[SELECTED EXCERPT — start]

Unit: A single source of related interactions such as a session, user, or install.
Cohort: A set of units that share a common characteristic or experience within a specific timeframe.

Metric definitions and measurement

We explored the retention rate metrics commonly used in the industry and examined the measurement use cases typically handled by the WMF product team. We then integrated this with our in-house data tracking methods on app users and proposed four definitions of retention rate: retention rate of one cohort, cumulative retention rate, average retention rate of multiple cohorts, and retention rate with two return windows.

Retention rate of one cohort

${\text{Retention Rate}}={\frac {\text{Number of units who returned over a given period}}{\text{Number of units in a cohort}}}\times 100\%$

In general, the retention rate measures the percentage of users who continue to use an app after their initial installation or interaction over a specific period. There are three major steps to calculate it: 1) measure the number of units in the cohort, 2) measure the number of returning units in the cohort over a given period, and 3) calculate the proportion. In the first two steps, specific details need to be defined based on your analysis needs and project requirements.

Step1: Measure the cohort size

When measuring the cohort size, there are two factors to define based on your application: the initial action and the cohort window.

Initial action: this could be an event such as app installation or the first interaction with the app.

[SELECTED EXCERPT — finish]
[INPUT DATA — start]

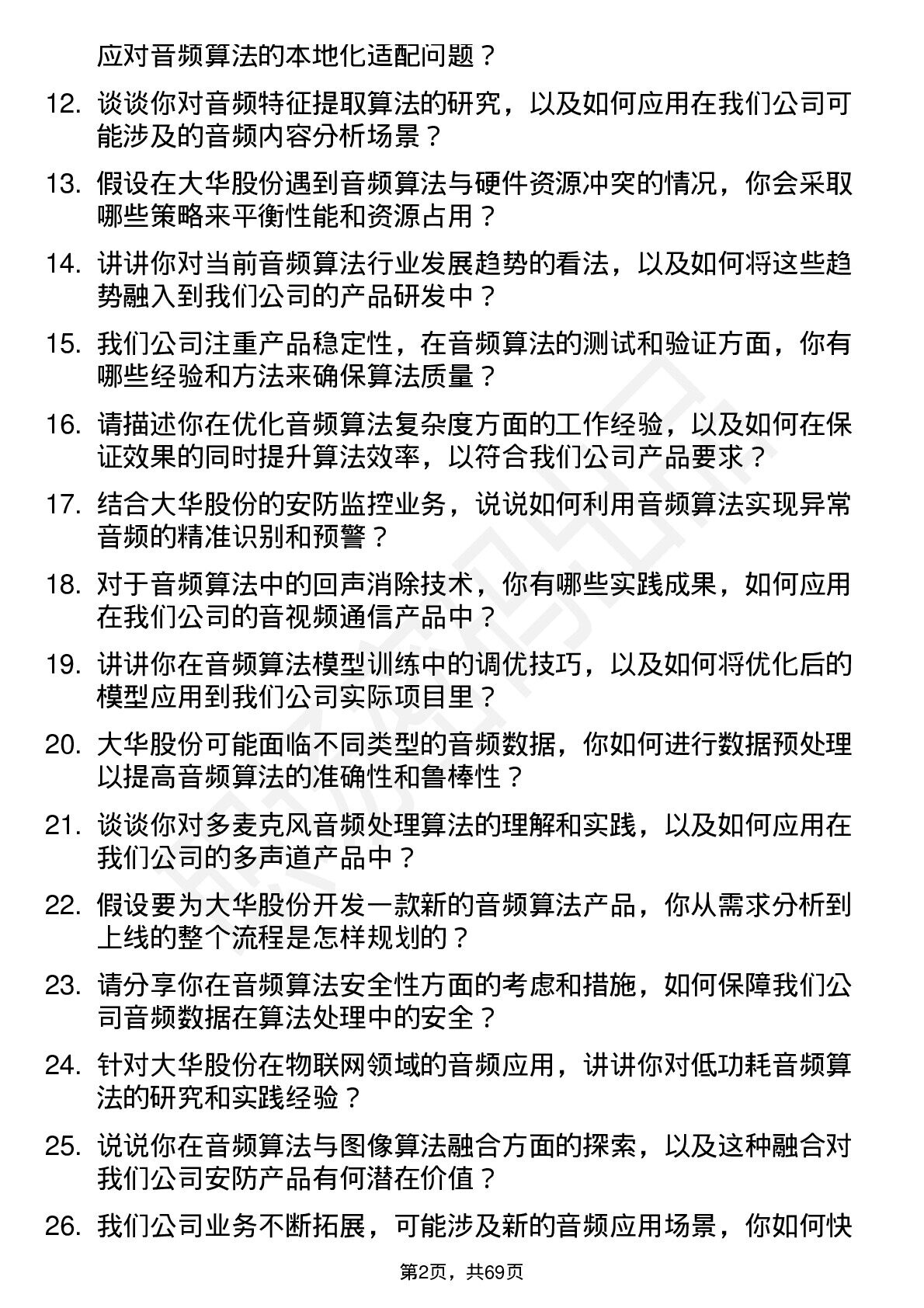 应对音频算法的本地化适配问题？

12. 谈谈你对音频特征提取算法的研究，以及如何应用在我们公司可能涉及的音频内容分析场景？

13. 假设在大华股份遇到音频算法与硬件资源冲突的情况，你会采取哪些策略来平衡性能和资源占用？

14. 讲讲你对当前音频算法行业发展趋势的看法，以及如何将这些趋势融入到我们公司的产品研发中？

15. 我们公司注重产品稳定性，在音频算法的测试和验证方面，你有哪些经验和方法来确保算法质量？

16. 请描述你在优化音频算法复杂度方面的工作经验，以及如何在保证效果的同时提升算法效率，以符合我们公司产品要求？

17. 结合大华股份的安防监控业务，说说如何利用音频算法实现异常音频的精准识别和预警？

18. 对于音频算法中的回声消除技术，你有哪些实践成果，如何应用在我们公司的音视频通信产品中？

19. 讲讲你在音频算法模型训练中的调优技巧，以及如何将优化后的模型应用到我们公司实际项目里？

20. 大华股份可能面临不同类型的音频数据，你如何进行数据预处理以提高音频算法的准确性和鲁棒性？

21. 谈谈你对多麦克风音频处理算法的理解和实践，以及如何应用在我们公司的多声道产品中？

22. 假设要为大华股份开发一款新的音频算法产品，你从需求分析到上线的整个流程是怎样规划的？

23. 请分享你在音频算法安全性方面的考虑和措施，如何保障我们公司音频数据在算法处理中的安全？

24. 针对大华股份在物联网领域的音频应用，讲讲你对低功耗音频算法的研究和实践经验？

25. 说说你在音频算法与图像算法融合方面的探索，以及这种融合对我们公司安防产品有何潜在价值？

26. 我们公司业务不断拓展，可能涉及新的音频应用场景，你如何快

第2页，共69页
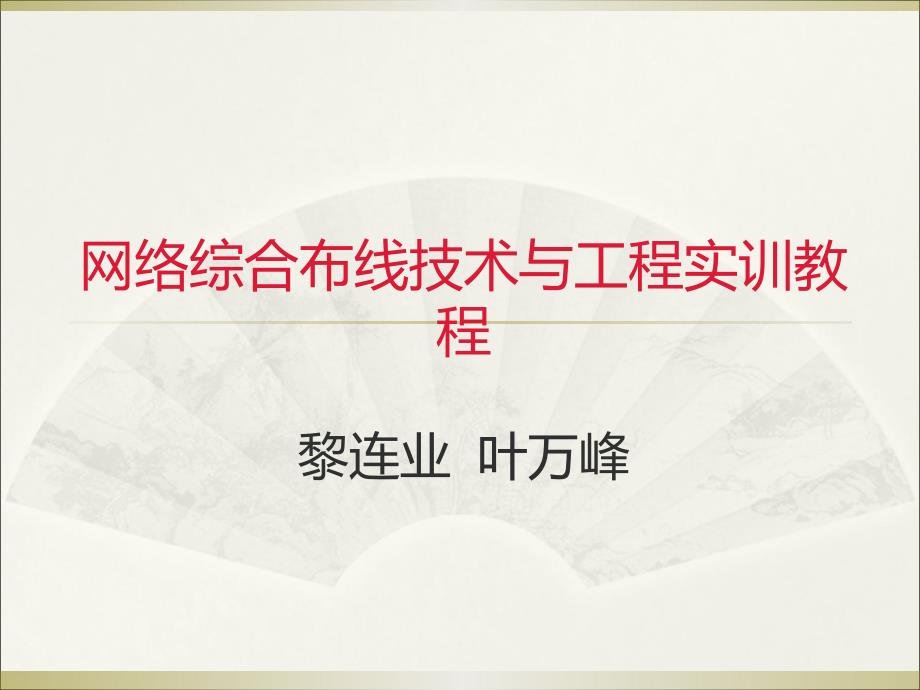 网络综合布线技术与工程实训教程

黎连业 叶万峰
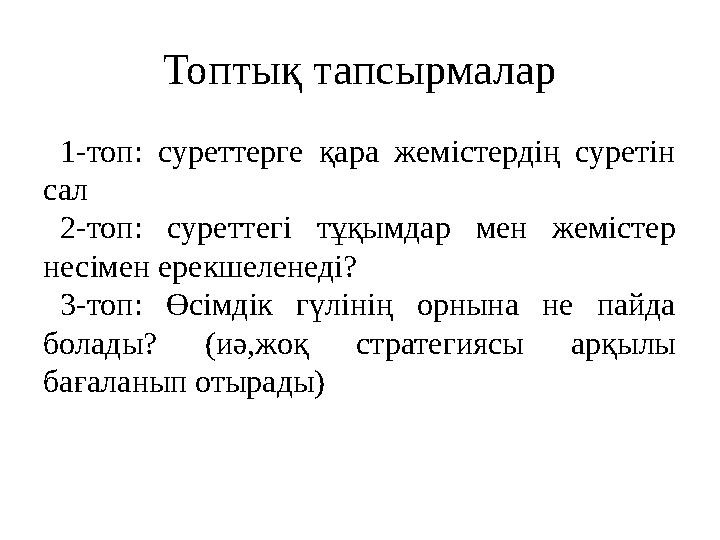 Топтық тапсырмалар

1-топ: суреттерге қара жемістердің суретін сал

2-топ: суреттегі тұқымдар мен жемістер несімен ерекшеленеді?

3-топ: Өсімдік гүлінің орнына не пайда болады? (иә,жоқ стратегиясы арқылы бағаланып отырады)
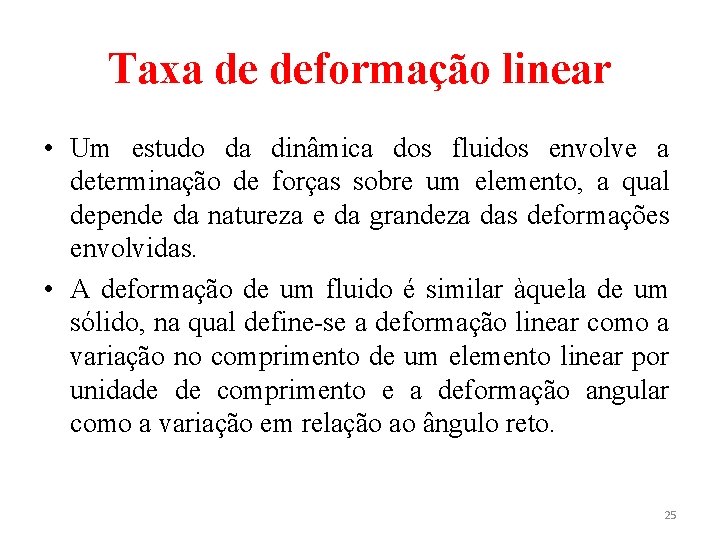 Taxa de deformação linear

• Um estudo da dinâmica dos fluidos envolve a determinação de forças sobre um elemento, a qual depende da natureza e da grandeza das deformações envolvidas.

• A deformação de um fluido é similar àquela de um sólido, na qual define-se a deformação linear como a variação no comprimento de um elemento linear por unidade de comprimento e a deformação angular como a variação em relação ao ângulo reto.

25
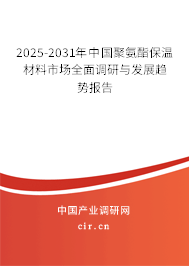 2025-2031年中国聚氨酯保温材料市场全面调研与发展趋势报告

中国产业调研网

cir.cn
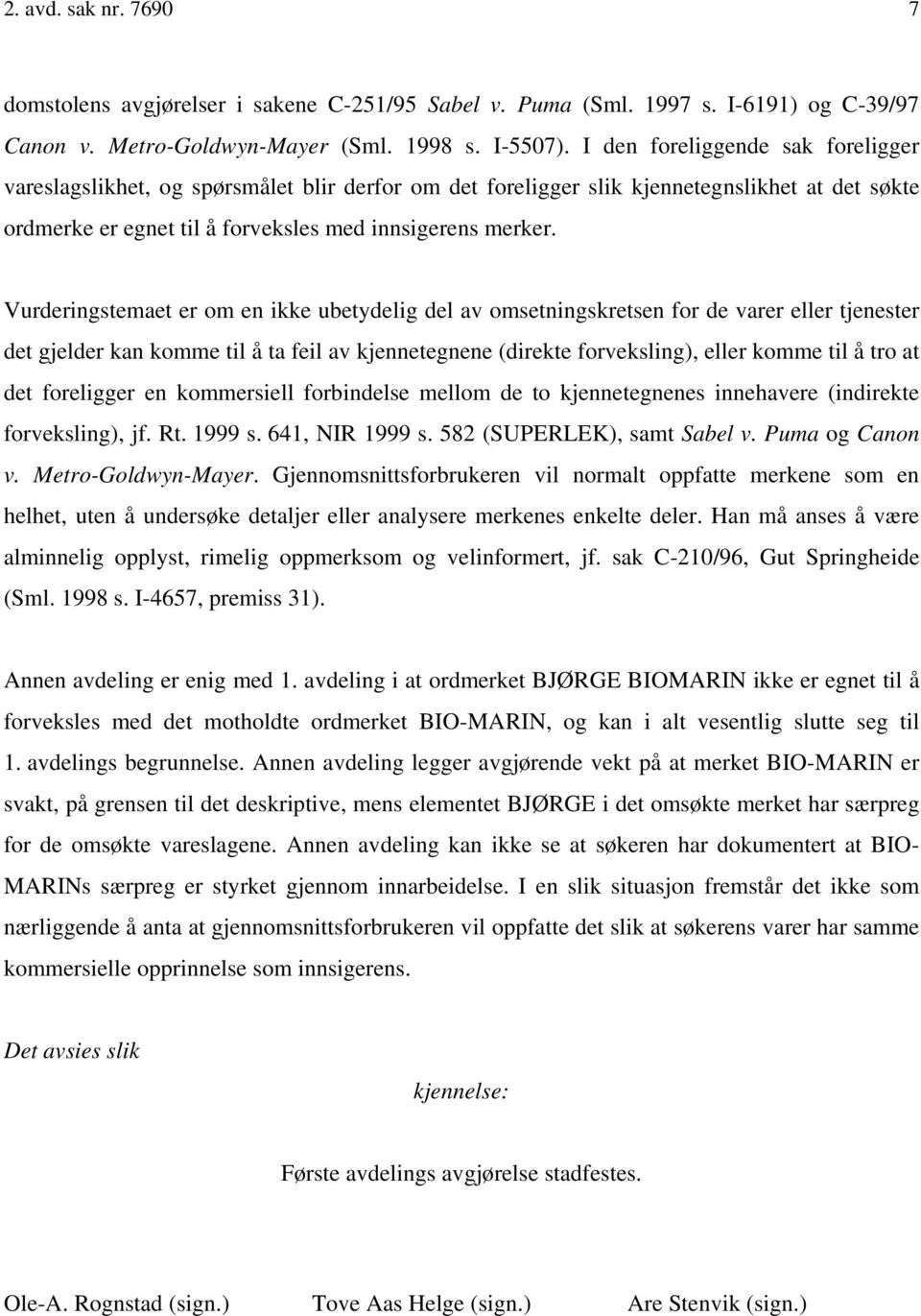 2. avd. sak nr. 7690 7

domstolens avgjørelser i sakene C-251/95 Sabel v. Puma (Sml. 1997 s. I-6191) og C-39/97 Canon v. Metro-Goldwyn-Mayer (Sml. 1998 s. I-5507). I den foreliggende sak foreligger vareslagslikhet, og spørsmålet blir derfor om det foreligger slik kjennetegnslikhet at det søkte ordmerke er egnet til å forveksles med innsigerens merker.

Vurderingstemaet er om en ikke ubetydelig del av omsetningskretsen for de varer eller tjenester det gjelder kan komme til å ta feil av kjennetegnene (direkte forveksling), eller komme til å tro at det foreligger en kommersiell forbindelse mellom de to kjennetegnenes innehavere (indirekte forveksling), jf. Rt. 1999 s. 641, NIR 1999 s. 582 (SUPERLEK), samt Sabel v. Puma og Canon v. Metro-Goldwyn-Mayer. Gjennomsnittsforbrukeren vil normalt oppfatte merkene som en helhet, uten å undersøke detaljer eller analysere merkenes enkelte deler. Han må anses å være alminnelig opplyst, rimelig oppmerksom og velinformert, jf. sak C-210/96, Gut Springheide (Sml. 1998 s. I-4657, premiss 31).

Annen avdeling er enig med 1. avdeling i at ordmerket BJØRGE BIOMARIN ikke er egnet til å forveksles med det motholdte ordmerket BIO-MARIN, og kan i alt vesentlig slutte seg til 1. avdelings begrunnelse. Annen avdeling legger avgjørende vekt på at merket BIO-MARIN er svakt, på grensen til det deskriptive, mens elementet BJØRGE i det omsøkte merket har særpreg for de omsøkte vareslagene. Annen avdeling kan ikke se at søkeren har dokumentert at BIO-MARINs særpreg er styrket gjennom innarbeidelse. I en slik situasjon fremstår det ikke som nærliggende å anta at gjennomsnittsforbrukeren vil oppfatte det slik at søkerens varer har samme kommersielle opprinnelse som innsigerens.

Det avsies slik

kjennelse:

Første avdelings avgjørelse stadfestes.

Ole-A. Rognstad (sign.) Tove Aas Helge (sign.) Are Stenvik (sign.)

[INPUT DATA — finish]

● EXERCISE INSTRUCTIONS: Could you quote everything in the retention rate text above from "Unit: A single" down to "a specific timeframe.", word for word?

● EXERCISE RESPONSE:
Unit: A single source of related interactions such as a session, user, or install.
Cohort: A set of units that share a common characteristic or experience within a specific timeframe.